Отношения матери и сына в «Чайке» можно прочитывать как сыновнюю ревность, тем более, что сам Треплев постоянно подчеркивает свою неприязнь к Тригорину, творческую и личную.
Можно, но имеет ли под собой основание такой взгляд на материнско-сыновние отношения не с точки зрения фрейдизма, но исходя из логики развития чеховских сюжетов на подобную тему?
Если под этим углом зрения попытаться перечитать многотомное собрание сочинений Чехова: юмористику, рассказы, повести, драматургию, то картина предстанет поистине удивительная. За несколькими исключениями (например, равнодушный к своей матери лакей Яша в «Вишнёвом саде», Аксинья в повести «В овраге»), родители виновны перед своими детьми – в себялюбии, немилосердии, сердечной глухоте. Мисаил и Клеопатра Полозневы и их жестоковыйный отец-архитектор в «Моей жизни», Соня и красноречивый профессор Серебряков, отец Лаптева в повести «Три года», Орлов и его маленькая дочь в «Рассказе неизвестного человека», Раневская и Варя с Аней в «Вишнёвом саде», родители Сарры в «Иванове».
Более того, в контексте одного произведения тема родительского равнодушия начинает двоиться, троиться, множиться. Лишенные родительского тепла, чеховские герои не ощущают близости к своим детям или теряют их. Умерший ребенок Нины и Тригорина, ненужный матери ребенок Маши.
В первой редакции комедии, позднее измененной, выяснялось, что Маша является дочерью доктора Дорна. От этого намерения в окончательном варианте остался лишь намек автора. Именно к Дорну обращается Маша с признанием: «Я не люблю своего отца… но к вам лежит мое сердце. Почему-то я всею душой чувствую, что вы мне близки».

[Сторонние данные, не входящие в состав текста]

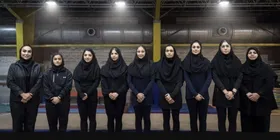 حضور یک ورزشکار مشهدی در اردوی تیم ملی ترامپولین بانوان ایران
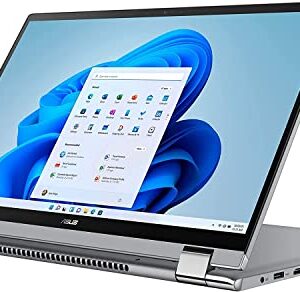 ASUS 2022 Zenbook 15.6" FHD Laptop, AMD Ryzen 7-5700U Processor, 8GB RAM, 2TB PCIe SSD, Backlit Keyboard, NVIDIA GeForce MX450, HD Webcam, Windows 11, Silver, 32GB Snowbell USB Card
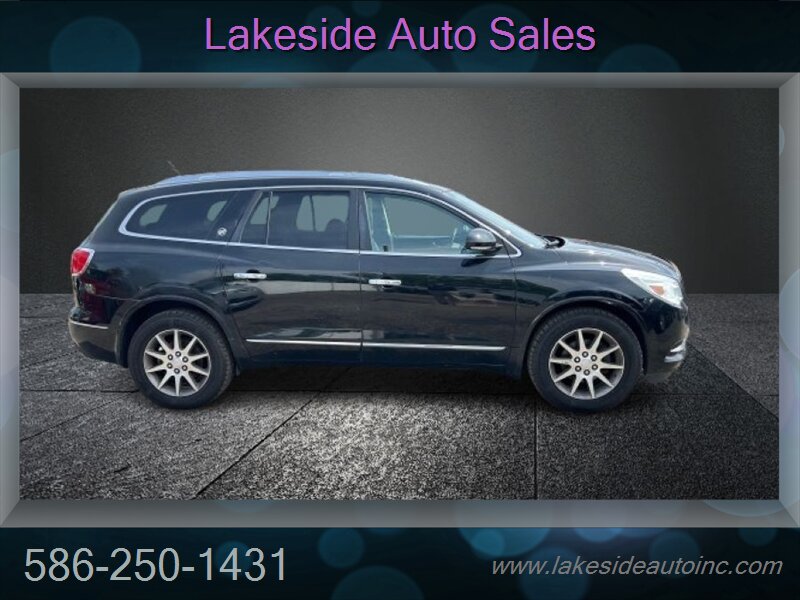 2017 Buick Enclave Leather Limited - Photo 5 - Clinton Township, MI 48036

Маша, Заречная, Треплев, «ребёночек» Маши и Медведенко – каждый из них невольно «обвиняет» своих родителей, даже своим существованием.
Недостаток любви отца и матери, искажающий часть существа взрослого человека – наверно, эту важнейшую для биографии Чехова тему высвечивают перипетии взаимоотношений персонажей комедии.

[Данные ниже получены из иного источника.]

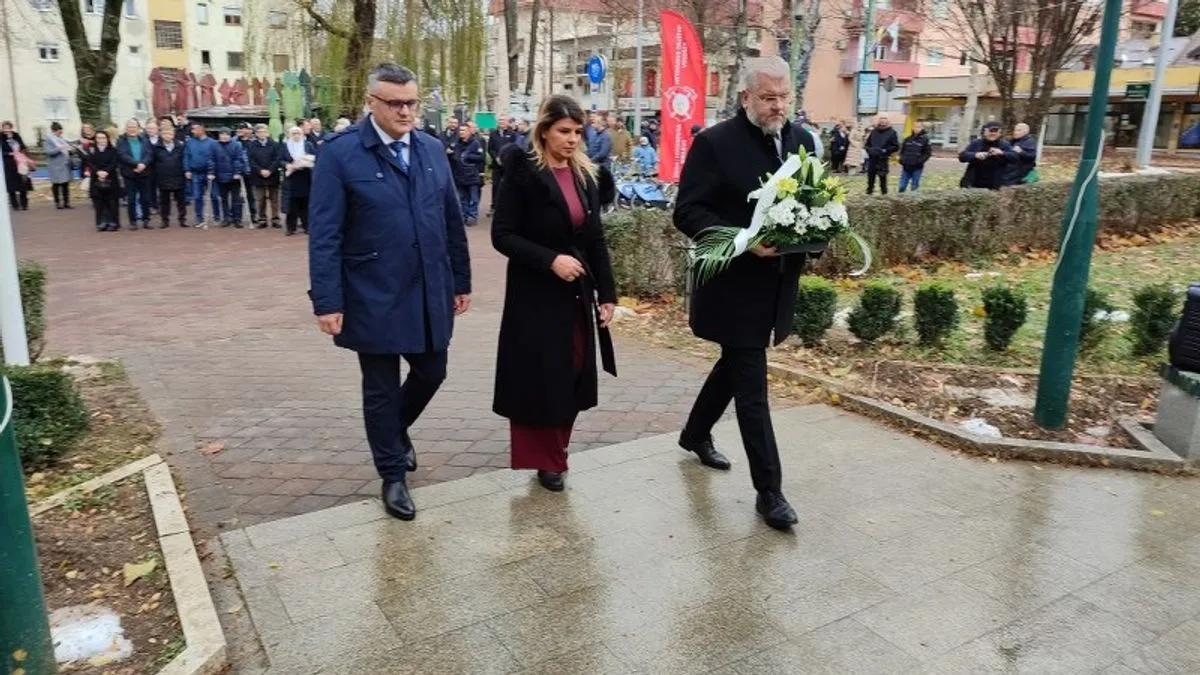 U okviru Svečane sjednice upriličen je i prigodan kulturno-umjetnički program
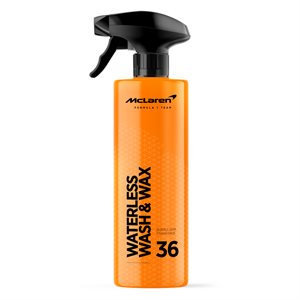 WATERLESS WASH AND WAX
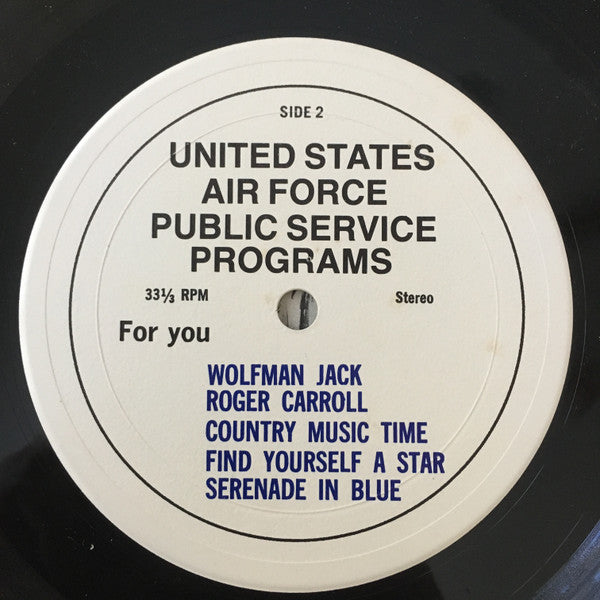 Blood, Sweat And Tears, Wolfman Jack, Roger Carroll : Vibrations (LP, Promo, Smplr)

Загадочная пьеса о Мировой душе предполагает множество толкований, начиная от Библии, идей из области философии и религии, произведений предшественников и современников писателя, особенно символистов, что вполне закономерно. Многие гипотезы верны, но, кажется, верны в той мере, в какой вода отражает всё, что оказывается над её поверхностью. Быть может, пьесу о Мировой душе вообще нельзя рассматривать как художественное произведение, сколь бы ни была она полна символов и аллюзий.
Не относиться ли к этой мистерии так, как относятся к сновидениям, галлюцинациям или видениям? Их можно пытаться истолковать, понять их скрытые символы, но вряд ли к ним можно подходить исключительно с точки зрения историка литературы, компаративиста, знатока философии.
О сновидении или видении нельзя спросить: «Талантливо ли это… (увидено? услышано? прочувствовано?). Не об этом ли говорит сам автор пьесы о Мировой душе: «Надо изображать жизнь не такою, как она есть, и не такою, как должна быть, а такою, как она представляется в мечтах». Мечты и видения Треплева потому и смогли взволновать доктора Дорна: «свежо, наивно…», что любая мечта или видение человека, искреннего и наделенного воображением, не могут не вызвать отклика.
«В произведении должна быть ясная, определенная мысль. Вы должны знать, для чего пишете, иначе, если пойдете по этой живописной дороге без определенной цели, то вы заблудитесь и ваш талант погубит вас», – обращается к Треплеву Дорн. Чаше всего это прочитывается как совет человека, симпатизирующего Треплеву, или как реплика персонажа, интуитивно чуткого к природе творчества, природе искусства.